### [DOCUMENT SEGMENT]
[GitHub] [iceberg] Fokko commented on a diff in pull request #8104: Python: Optimize concurrency for limited queries

via GitHub Tue, 15 Aug 2023 00:33:53 -0700


Fokko commented on code in PR #8104:
URL: https://github.com/apache/iceberg/pull/8104#discussion_r1294277780



##########
python/pyiceberg/exceptions.py:
##########
@@ -110,3 +110,7 @@ class CommitFailedException(RESTError):
 
 class CommitStateUnknownException(RESTError):
     """Commit failed due to unknown reason."""
+
+
+class InvalidConfigurationError(Exception):

Review Comment:
   Let's remove this one and just throw a `ValueError`. We also throw a 
ValueError when the catalog configuration is not set properly. We try to avoid 
introducing a lot of custom exceptions.

[Data records]
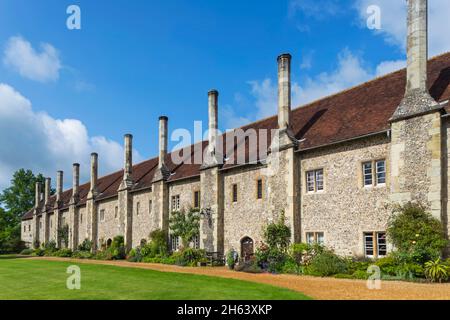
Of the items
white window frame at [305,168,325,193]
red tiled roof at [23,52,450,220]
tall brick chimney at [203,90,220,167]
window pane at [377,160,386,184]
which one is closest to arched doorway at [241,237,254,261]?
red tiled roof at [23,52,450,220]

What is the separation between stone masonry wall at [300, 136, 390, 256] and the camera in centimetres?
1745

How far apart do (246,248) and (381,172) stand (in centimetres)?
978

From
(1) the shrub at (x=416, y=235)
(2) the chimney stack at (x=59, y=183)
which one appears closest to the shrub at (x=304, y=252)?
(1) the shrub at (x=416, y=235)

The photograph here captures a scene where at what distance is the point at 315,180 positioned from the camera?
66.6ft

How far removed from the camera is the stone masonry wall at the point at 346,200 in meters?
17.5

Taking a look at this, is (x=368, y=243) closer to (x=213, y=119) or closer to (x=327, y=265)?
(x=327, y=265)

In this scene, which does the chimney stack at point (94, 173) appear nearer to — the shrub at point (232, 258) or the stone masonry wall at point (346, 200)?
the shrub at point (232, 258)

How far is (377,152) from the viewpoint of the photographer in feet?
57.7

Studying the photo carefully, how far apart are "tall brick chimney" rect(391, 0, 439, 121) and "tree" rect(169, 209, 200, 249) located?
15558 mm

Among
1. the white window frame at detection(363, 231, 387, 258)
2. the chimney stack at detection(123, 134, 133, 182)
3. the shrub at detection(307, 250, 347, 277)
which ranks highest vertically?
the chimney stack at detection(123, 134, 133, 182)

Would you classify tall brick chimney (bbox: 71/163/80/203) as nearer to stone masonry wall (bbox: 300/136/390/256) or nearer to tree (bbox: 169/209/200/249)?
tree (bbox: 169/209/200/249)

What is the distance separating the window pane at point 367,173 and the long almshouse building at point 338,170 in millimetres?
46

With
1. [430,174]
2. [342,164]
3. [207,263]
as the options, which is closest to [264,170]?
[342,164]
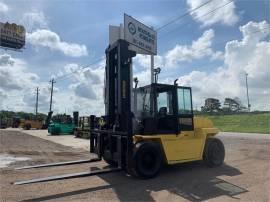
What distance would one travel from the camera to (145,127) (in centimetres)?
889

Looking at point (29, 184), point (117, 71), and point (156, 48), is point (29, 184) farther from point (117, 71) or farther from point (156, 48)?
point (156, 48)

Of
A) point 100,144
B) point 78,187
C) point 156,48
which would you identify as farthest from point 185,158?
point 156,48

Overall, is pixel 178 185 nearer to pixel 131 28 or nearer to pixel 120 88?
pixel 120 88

### [GIVEN PROBLEM 1]
In the pull request review comment, what exception does Fokko suggest throwing in place of the newly added class?
### [GIVEN PROBLEM 2]
List every class name that appears in the code diff of the pull request review comment.

### [TASK OUTPUT 1]
A `ValueError`.

### [TASK OUTPUT 2]
CommitFailedException, RESTError, CommitStateUnknownException, InvalidConfigurationError, Exception